++++ Text excerpt ++++

The federal regulator envisioned a neutral umpire role for grid operators. To implement the Federal Energy Regulatory Commissions Order 2222 on the aggregation of distributed energy resources, MISO must conduct studies to estimate market potential.

Unlike MISO’s transmission studies that result in board approval of transmission portfolios, MISO’s current assessments for demand and energy projections do not show which transmission was avoided, nor do they drive market improvements for flexible loads. MISO must do more for flexible loads.

MISO favors transmission and natural gas over distributed energy resources

Unless regulators in MISO states and federal regulators remind MISO about its independent system operator responsibilities of staying neutral, MISO thinks only natural gas and transmission will solve its capacity deficiencies.

++++ Data section ++++

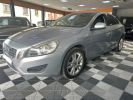 Volvo S60 summum Gris  - 3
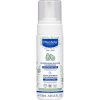 Mustela Konak Bakım Seti & Saç Pullanmalarına Karşı Bakım Kremi 40ML + Yenidoğan Köpük Şampuanı 150M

++++

**What to work on:**
a) In the MISO passage, repeat the part starting with "Unlike MISO’s transmission" and going on through "more for flexible loads.", swapping "flexible loads" for "responsive loads" wherever it appears.
b) Carry on the passage about MISO and grid planning from the point where it stops.

**Answers per task:**
a)
Unlike MISO’s transmission studies that result in board approval of transmission portfolios, MISO’s current assessments for demand and energy projections do not show which transmission was avoided, nor do they drive market improvements for responsive loads. MISO must do more for responsive loads.

b)
It is tough for someone who does not follow MISO closely to connect the dots and ring alarm bells. Take MISO’s Regional Resource Assessment (RRA), for example. In the 2022 RRA, MISO clearly states: “Hybrid and battery units may help to reduce the evening peak net load by shifting energy demand to off-peak hours.” But MISO has not taken any steps to advertise that behind-the-meter energy storage can participate in MISO markets due to FERC Order 841. Instead, MISO is advocating for natural gas as a dispatchable capacity.

In addition to RRA, MISO has started an “attributes” discussion with stakeholders. A close examination of these six attributes leads one to believe that only natural gas fits MISO’s definition. E&E News quotes a MISO Executive who said at a Missouri Public Service Commission meeting: “Today, the only thing that we’re aware of that would provide those attributes are gas units.” Does that mean only natural gas can provide availability, fuel assurance, ramp-up capability, voltage stability, rapid start-up, and long-duration energy at high output? Most energy storage and distributed energy resource providers would beg to differ.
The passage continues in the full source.